Absent such policies, they argue, investment is riskier, clean power deals are harder to broker and entrenched fossil-fuel sources like coal and natural gas enjoy an advantage.
“If federal policymakers do not act quickly to provide investment certainty through a Renewable Electricity Standard, and longer-term tax policy like our competitors enjoy,” Denise Bode, the chief executive of the wind association, said in a prepared statement, “the U.S. wind industry will continue to stall out.”
Elizabeth Salerno, director of industry data and analysis with the American Wind Energy Association, said in a phone call that state-level policies have helped.
Roughly 30 states have mandatory targets for diversifying their energy portfolios with more renewable power. “They’ve been doing a great job leading the effort to get renewables installed over the past decade,” Ms.

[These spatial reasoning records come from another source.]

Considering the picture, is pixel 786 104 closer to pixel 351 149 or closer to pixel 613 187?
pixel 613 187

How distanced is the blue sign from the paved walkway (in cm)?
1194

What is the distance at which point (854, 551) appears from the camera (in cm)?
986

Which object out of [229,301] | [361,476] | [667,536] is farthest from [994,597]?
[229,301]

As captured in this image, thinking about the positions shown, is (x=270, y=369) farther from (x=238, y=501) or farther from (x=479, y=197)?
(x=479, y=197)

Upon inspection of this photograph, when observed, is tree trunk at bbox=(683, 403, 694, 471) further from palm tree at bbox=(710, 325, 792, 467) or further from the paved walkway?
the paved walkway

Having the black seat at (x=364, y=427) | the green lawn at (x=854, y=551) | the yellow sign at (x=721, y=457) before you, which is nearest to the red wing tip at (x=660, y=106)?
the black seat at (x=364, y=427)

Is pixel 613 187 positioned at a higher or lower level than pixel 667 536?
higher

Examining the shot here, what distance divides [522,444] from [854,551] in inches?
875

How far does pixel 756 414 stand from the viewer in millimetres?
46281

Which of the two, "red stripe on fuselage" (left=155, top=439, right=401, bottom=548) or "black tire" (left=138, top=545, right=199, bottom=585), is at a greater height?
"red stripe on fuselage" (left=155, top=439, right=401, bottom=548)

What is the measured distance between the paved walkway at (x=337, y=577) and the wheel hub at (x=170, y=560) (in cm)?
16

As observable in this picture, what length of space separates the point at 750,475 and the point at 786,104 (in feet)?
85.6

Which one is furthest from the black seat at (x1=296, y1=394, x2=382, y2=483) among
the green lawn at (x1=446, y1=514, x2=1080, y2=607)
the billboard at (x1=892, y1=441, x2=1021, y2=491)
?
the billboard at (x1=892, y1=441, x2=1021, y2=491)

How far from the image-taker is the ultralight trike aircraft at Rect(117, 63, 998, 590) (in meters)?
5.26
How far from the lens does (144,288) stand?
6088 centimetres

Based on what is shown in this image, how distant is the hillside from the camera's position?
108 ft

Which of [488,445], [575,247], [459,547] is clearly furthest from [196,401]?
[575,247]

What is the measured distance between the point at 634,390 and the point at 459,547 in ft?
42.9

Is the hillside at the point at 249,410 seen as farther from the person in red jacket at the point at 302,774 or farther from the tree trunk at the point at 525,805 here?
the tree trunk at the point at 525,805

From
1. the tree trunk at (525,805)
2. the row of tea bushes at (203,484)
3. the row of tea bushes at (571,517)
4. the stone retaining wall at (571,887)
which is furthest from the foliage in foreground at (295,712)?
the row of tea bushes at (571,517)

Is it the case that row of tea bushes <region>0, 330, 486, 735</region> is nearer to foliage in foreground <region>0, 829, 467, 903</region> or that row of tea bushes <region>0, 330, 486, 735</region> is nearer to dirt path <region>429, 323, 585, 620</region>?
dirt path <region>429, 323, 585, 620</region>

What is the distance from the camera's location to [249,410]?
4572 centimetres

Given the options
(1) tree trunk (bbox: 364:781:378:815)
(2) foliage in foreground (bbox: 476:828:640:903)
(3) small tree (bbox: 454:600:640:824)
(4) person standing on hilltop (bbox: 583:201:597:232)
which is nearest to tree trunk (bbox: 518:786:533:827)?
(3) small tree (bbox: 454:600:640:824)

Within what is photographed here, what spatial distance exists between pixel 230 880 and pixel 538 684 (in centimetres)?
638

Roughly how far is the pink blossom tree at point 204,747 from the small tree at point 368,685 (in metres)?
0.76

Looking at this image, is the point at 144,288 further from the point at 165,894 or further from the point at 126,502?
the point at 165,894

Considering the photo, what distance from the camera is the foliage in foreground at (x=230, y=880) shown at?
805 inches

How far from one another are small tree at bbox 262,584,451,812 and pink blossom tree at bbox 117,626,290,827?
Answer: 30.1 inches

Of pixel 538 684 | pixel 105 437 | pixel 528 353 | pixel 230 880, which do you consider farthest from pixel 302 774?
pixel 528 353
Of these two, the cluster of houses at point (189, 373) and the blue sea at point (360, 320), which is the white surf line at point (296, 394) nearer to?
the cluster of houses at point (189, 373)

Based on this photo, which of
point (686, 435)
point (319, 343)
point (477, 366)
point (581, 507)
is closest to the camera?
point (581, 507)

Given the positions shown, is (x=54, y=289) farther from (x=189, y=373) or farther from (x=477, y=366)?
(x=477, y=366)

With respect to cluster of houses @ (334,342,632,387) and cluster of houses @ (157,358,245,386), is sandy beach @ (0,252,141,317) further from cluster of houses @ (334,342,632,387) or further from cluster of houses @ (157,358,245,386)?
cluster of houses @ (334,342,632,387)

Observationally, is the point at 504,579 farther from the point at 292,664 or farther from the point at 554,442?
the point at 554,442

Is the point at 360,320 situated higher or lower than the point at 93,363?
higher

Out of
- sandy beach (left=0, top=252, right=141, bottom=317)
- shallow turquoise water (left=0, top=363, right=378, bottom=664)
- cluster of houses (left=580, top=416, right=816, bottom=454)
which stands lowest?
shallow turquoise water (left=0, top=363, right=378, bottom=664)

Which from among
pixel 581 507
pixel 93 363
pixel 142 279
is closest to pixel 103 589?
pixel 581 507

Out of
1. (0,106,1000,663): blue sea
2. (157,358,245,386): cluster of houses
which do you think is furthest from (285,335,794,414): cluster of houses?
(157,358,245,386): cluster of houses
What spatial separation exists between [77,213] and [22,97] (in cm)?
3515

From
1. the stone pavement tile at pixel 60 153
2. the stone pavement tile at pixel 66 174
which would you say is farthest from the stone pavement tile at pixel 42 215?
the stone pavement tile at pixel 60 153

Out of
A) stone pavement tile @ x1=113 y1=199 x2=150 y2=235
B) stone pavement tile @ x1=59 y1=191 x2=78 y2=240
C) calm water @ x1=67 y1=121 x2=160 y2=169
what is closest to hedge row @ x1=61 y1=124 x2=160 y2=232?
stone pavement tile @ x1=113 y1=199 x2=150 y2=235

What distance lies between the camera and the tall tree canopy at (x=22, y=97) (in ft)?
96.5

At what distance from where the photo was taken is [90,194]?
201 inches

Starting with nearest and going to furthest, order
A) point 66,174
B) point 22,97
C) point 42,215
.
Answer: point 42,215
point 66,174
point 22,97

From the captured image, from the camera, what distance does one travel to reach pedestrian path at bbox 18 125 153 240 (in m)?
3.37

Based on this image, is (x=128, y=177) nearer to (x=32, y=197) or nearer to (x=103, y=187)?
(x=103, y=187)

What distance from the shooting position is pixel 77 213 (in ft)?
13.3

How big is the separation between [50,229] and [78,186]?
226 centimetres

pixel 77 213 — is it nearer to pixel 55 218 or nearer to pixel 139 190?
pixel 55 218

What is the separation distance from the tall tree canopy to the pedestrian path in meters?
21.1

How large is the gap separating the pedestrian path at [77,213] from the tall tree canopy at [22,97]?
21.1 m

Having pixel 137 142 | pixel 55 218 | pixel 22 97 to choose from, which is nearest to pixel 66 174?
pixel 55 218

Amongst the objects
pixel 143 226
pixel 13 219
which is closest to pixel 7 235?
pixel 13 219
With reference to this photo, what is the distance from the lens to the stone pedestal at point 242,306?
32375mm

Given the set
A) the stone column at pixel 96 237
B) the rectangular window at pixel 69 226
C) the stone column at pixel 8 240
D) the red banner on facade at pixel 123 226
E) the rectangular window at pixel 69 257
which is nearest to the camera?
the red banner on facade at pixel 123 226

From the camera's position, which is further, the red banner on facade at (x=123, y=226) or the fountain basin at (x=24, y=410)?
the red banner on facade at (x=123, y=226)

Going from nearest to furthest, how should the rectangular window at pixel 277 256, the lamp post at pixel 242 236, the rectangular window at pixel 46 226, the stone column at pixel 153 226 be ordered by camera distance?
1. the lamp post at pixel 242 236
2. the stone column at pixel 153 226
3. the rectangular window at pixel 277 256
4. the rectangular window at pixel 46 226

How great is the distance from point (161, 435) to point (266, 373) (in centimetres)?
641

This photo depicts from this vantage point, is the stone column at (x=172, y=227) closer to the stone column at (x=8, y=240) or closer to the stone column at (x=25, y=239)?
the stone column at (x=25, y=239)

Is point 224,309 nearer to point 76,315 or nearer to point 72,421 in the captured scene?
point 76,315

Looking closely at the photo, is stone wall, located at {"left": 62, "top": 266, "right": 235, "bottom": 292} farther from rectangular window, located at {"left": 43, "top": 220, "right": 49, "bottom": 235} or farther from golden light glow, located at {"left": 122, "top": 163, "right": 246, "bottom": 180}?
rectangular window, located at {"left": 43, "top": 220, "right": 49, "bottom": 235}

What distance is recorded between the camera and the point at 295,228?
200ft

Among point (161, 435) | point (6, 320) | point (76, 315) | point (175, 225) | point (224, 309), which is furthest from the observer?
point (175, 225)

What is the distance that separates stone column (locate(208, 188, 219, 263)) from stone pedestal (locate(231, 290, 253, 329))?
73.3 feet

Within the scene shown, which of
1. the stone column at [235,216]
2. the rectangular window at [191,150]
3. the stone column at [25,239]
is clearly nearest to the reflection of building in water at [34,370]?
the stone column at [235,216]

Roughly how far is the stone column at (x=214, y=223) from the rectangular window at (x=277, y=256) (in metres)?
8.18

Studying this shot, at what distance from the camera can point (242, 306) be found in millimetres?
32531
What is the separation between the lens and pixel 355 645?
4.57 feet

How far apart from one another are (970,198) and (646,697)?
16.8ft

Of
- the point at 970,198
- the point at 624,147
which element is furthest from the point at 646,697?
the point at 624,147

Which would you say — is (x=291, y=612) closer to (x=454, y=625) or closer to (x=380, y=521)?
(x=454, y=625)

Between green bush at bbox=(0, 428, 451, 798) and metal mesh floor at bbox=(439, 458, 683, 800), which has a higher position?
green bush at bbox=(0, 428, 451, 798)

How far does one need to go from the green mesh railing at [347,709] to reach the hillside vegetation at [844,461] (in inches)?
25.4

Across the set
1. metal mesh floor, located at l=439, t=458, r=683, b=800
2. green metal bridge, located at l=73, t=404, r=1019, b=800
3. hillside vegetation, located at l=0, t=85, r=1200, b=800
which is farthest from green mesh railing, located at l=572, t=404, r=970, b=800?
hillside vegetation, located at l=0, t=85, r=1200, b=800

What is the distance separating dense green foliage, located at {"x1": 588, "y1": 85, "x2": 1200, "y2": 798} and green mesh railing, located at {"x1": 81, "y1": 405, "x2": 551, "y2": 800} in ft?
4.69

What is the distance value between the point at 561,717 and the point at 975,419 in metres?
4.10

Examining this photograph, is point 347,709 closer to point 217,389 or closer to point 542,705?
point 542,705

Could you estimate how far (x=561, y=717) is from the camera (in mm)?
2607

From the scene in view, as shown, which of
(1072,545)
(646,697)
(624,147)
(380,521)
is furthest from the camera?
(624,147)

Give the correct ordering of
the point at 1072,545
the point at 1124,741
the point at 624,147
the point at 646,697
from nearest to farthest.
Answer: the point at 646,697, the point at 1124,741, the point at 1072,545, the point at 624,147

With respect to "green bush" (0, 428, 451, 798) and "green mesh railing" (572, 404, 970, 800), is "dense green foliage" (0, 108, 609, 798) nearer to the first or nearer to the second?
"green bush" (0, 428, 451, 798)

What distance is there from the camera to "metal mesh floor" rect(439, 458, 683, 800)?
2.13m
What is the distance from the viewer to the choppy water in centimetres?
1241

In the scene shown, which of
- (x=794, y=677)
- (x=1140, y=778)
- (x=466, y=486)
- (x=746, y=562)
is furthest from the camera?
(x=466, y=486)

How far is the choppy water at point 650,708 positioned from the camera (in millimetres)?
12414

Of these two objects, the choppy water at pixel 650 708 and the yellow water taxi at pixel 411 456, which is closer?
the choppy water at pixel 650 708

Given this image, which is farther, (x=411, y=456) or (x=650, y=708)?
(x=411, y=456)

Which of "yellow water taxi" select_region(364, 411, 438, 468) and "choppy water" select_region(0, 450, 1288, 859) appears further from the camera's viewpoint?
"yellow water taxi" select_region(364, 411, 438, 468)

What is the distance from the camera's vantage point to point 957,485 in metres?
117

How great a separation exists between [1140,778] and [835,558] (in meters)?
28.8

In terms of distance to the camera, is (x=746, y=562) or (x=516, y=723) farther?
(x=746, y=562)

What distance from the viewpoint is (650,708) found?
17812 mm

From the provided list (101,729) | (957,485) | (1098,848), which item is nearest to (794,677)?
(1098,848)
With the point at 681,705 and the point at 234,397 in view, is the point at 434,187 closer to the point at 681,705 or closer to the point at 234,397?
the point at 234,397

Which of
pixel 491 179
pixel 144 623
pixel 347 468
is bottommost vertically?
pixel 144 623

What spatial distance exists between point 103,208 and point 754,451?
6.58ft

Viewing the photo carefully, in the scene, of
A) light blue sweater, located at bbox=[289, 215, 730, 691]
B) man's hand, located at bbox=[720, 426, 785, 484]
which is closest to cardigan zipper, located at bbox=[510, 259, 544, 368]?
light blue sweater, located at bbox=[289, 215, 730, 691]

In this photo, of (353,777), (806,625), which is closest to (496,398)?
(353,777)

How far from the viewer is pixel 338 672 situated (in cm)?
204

Salerno said.
But when demand for power shrinks, she added, the amount of renewable generation required by state mandates gets proportionately smaller, too. “It’s not as aggressive a driver as it normally is,” she said. “And in any case, 30 different programs in 30 different states does not amount to a national signal.”
On a more granular level, the trade group reported some interesting developments — including Oregon’s emergence as the leader in new wind installations for the third quarter, eclipsing Texas, which has long held the top slot.
The reason, the group suggests, is that Texas has hit a transmission wall and is trying to sort out how to get its west Texas wind resources to the load centers in the center of the state.